Top of Data for analysis
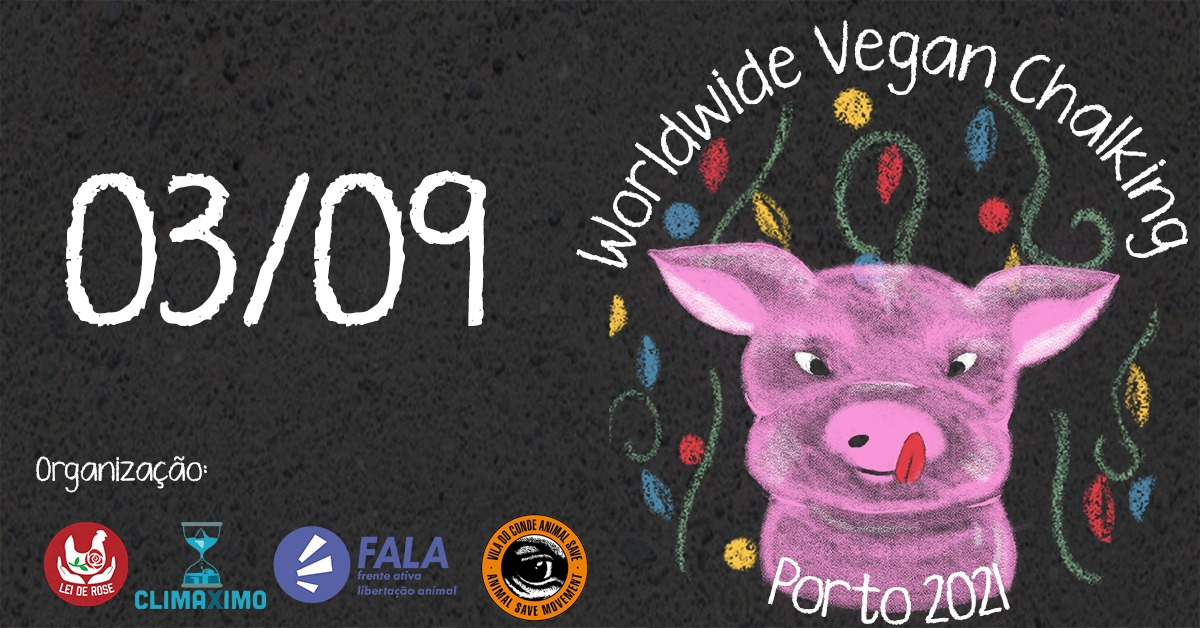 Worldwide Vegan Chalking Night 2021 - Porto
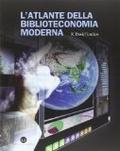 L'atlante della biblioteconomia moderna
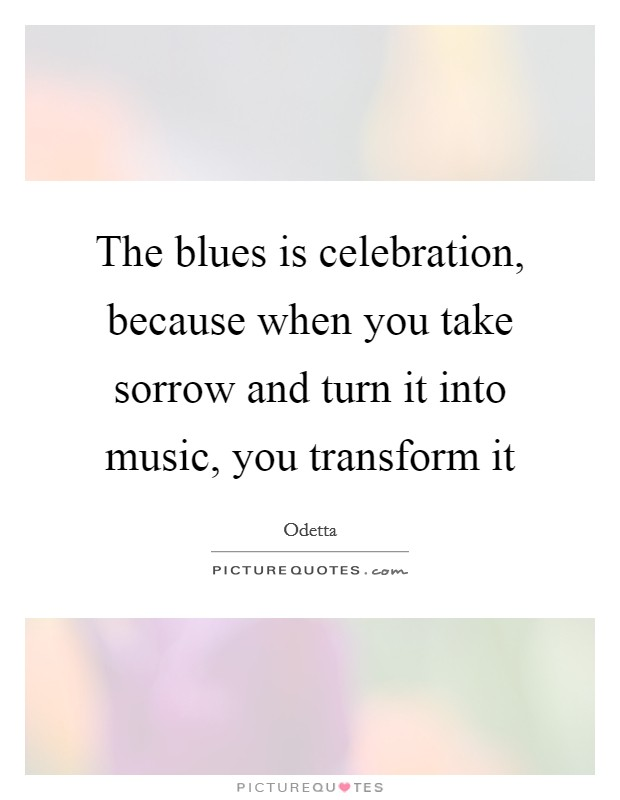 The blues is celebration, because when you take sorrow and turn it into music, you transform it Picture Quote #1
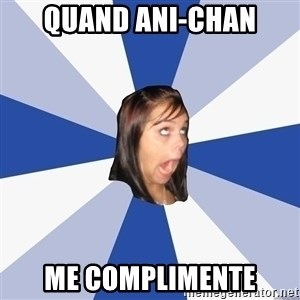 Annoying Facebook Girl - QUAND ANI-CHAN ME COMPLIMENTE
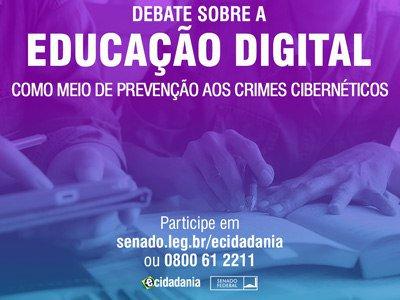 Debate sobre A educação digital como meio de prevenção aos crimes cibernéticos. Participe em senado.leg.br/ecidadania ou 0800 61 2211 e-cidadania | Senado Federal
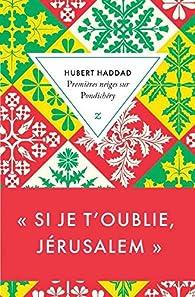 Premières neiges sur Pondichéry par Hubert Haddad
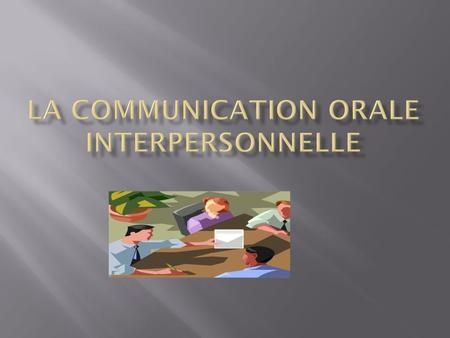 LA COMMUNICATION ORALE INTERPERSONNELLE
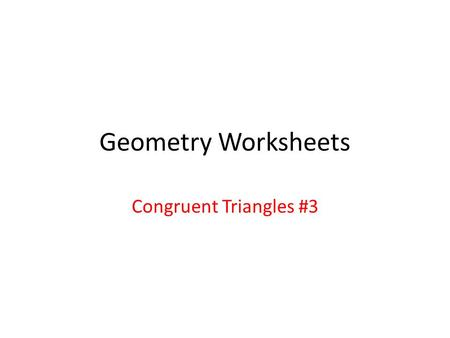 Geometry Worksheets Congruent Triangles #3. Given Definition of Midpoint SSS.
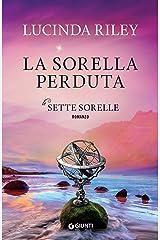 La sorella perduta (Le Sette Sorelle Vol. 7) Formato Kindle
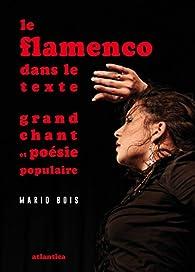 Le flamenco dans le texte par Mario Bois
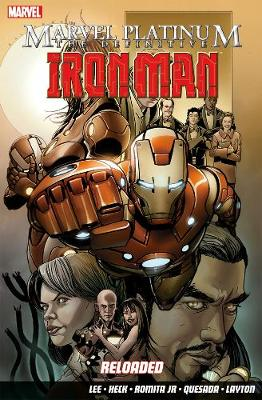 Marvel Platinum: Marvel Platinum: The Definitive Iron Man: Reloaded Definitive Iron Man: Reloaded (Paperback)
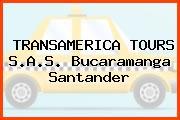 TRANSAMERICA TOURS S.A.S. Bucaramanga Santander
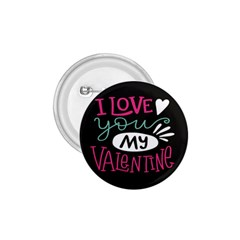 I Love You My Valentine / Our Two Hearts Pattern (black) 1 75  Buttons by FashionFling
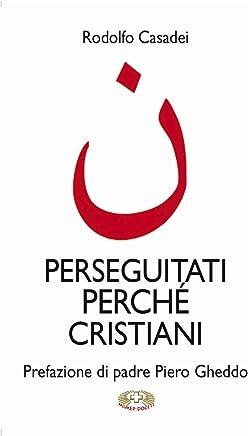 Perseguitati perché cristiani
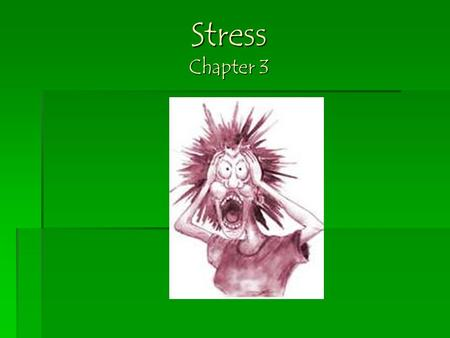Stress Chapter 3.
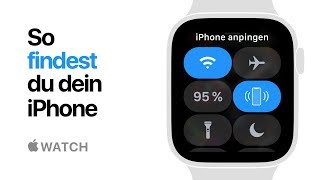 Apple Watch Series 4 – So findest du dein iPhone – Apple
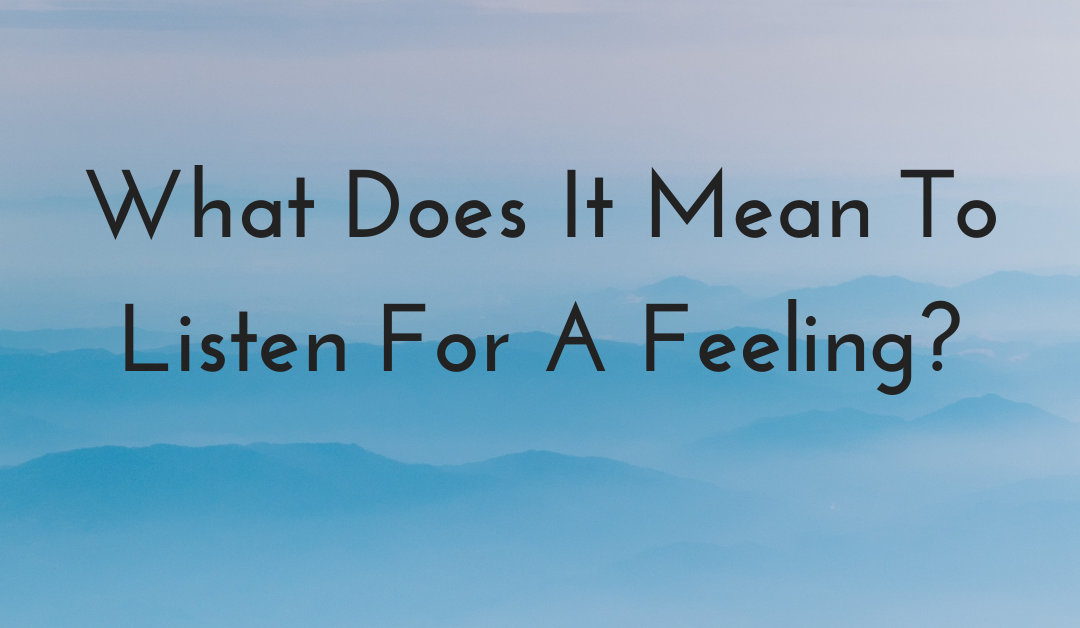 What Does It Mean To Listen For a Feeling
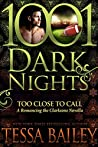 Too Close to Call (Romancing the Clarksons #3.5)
Bottom of Data for analysis
Top of Data for analysis
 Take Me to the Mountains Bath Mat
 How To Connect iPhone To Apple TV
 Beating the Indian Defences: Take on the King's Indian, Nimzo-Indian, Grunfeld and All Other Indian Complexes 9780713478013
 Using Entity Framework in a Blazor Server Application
Bottom of Data for analysis
Exercise brief = Reproduce word for word, with pictures dropped, only the part of the material above that opens with the line containing "Debate sobre A" and closes with the line containing "Stress Chapter 3.".

Task result =
 Debate sobre A educação digital como meio de prevenção aos crimes cibernéticos. Participe em senado.leg.br/ecidadania ou 0800 61 2211 e-cidadania | Senado Federal
 Premières neiges sur Pondichéry par Hubert Haddad
 LA COMMUNICATION ORALE INTERPERSONNELLE
 Geometry Worksheets Congruent Triangles #3. Given Definition of Midpoint SSS.
 La sorella perduta (Le Sette Sorelle Vol. 7) Formato Kindle
 Le flamenco dans le texte par Mario Bois
 Marvel Platinum: Marvel Platinum: The Definitive Iron Man: Reloaded Definitive Iron Man: Reloaded (Paperback)
 TRANSAMERICA TOURS S.A.S. Bucaramanga Santander
 I Love You My Valentine / Our Two Hearts Pattern (black) 1 75  Buttons by FashionFling
 Perseguitati perché cristiani
Stress Chapter 3.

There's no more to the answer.